Friday, February 15, 2013

More on Robert Rines

So this week I've been reading some of the materials I got from WWU's library, primarily Dennis Meredith's Search at Loch Ness and Tim Dinsdale's Loch Ness Monster. These two books are accounts of two different sets of expeditions to find the monster, the first in the 1960s and the second in the 1970s.
Dinsdales's account begins with his examination of another publication on the monster from the Loch Ness Investigation Bureau by Constance Whyte and his systematic analysis of all sightings of the monster before he actually begins looking, to decide what exactly he is looking for. After creating his "map", he goes to Loch Ness and begins his own investigation. I thought his conviction that the Surgeon's Photograph was undeniably real and not a hoax was telling of when the book was written, since the photograph was revealed as a hoax in 1975, more than a decade later.

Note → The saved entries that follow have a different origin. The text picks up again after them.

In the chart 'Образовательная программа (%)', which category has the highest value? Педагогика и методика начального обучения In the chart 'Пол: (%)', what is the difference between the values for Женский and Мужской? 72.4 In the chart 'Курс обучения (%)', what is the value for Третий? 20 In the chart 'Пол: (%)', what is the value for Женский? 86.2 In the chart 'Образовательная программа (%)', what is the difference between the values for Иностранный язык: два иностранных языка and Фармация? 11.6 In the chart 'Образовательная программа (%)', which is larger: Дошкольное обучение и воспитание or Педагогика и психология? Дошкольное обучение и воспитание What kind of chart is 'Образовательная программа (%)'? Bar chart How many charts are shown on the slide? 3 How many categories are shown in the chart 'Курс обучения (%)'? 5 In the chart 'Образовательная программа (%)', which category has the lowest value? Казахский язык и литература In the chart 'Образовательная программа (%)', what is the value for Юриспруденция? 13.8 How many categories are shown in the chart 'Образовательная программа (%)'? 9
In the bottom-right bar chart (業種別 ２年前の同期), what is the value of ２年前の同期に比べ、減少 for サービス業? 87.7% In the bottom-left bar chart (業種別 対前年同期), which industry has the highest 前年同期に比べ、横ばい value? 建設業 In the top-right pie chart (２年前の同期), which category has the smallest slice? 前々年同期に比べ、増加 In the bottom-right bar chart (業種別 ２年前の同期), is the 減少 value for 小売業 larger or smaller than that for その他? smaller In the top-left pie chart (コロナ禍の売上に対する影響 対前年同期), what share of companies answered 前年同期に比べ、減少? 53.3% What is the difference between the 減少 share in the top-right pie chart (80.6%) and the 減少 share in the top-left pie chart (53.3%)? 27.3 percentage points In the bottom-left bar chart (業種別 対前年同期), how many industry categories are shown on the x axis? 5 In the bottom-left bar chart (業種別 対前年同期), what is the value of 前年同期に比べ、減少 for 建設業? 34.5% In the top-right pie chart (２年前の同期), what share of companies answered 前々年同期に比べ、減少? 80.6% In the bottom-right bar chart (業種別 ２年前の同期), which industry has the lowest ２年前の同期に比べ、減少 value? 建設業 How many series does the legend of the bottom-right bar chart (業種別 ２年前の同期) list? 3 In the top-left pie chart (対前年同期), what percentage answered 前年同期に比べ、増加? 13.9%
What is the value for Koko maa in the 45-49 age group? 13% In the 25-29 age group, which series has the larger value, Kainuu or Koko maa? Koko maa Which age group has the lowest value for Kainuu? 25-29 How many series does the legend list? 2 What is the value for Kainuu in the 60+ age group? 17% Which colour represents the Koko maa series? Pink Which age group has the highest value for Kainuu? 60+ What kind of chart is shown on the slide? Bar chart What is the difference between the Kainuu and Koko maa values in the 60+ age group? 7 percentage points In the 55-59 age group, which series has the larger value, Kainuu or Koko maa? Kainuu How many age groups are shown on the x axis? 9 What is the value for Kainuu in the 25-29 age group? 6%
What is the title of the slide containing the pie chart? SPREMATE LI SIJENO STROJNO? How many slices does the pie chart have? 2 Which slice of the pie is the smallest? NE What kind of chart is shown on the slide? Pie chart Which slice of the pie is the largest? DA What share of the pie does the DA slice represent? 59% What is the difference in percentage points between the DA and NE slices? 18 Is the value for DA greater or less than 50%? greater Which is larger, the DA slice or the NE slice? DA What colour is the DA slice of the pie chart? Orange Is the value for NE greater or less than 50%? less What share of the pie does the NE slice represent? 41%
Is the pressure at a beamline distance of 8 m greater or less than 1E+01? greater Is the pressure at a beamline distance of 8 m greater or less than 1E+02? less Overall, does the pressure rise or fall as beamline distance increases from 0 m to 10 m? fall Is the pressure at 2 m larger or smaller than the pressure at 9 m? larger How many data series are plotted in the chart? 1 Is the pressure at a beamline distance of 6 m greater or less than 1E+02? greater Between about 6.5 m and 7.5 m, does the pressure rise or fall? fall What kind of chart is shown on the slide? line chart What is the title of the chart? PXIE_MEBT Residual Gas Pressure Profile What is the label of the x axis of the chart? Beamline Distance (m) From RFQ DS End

In Meredith's book, Robert Rines' presentation of evidence to Parliament in 1975 is the focus, with the account of the proceedings interspersed with explanations of Rines' expeditions and use of new technology, most of which he either invented or pioneered the use of. One thing I thought was intriguing was Meredith's assertion that the reason that Rines and his colleagues weren't taken seriously by 'serious scientists' and the zoologists they presented the evidence to was that those people were afraid of being labelled as crackpots or otherwise damaging their reputations, and that the zoologists in particular were wary of all the different types of technology Rines used, including sonar and strobe lights underwater.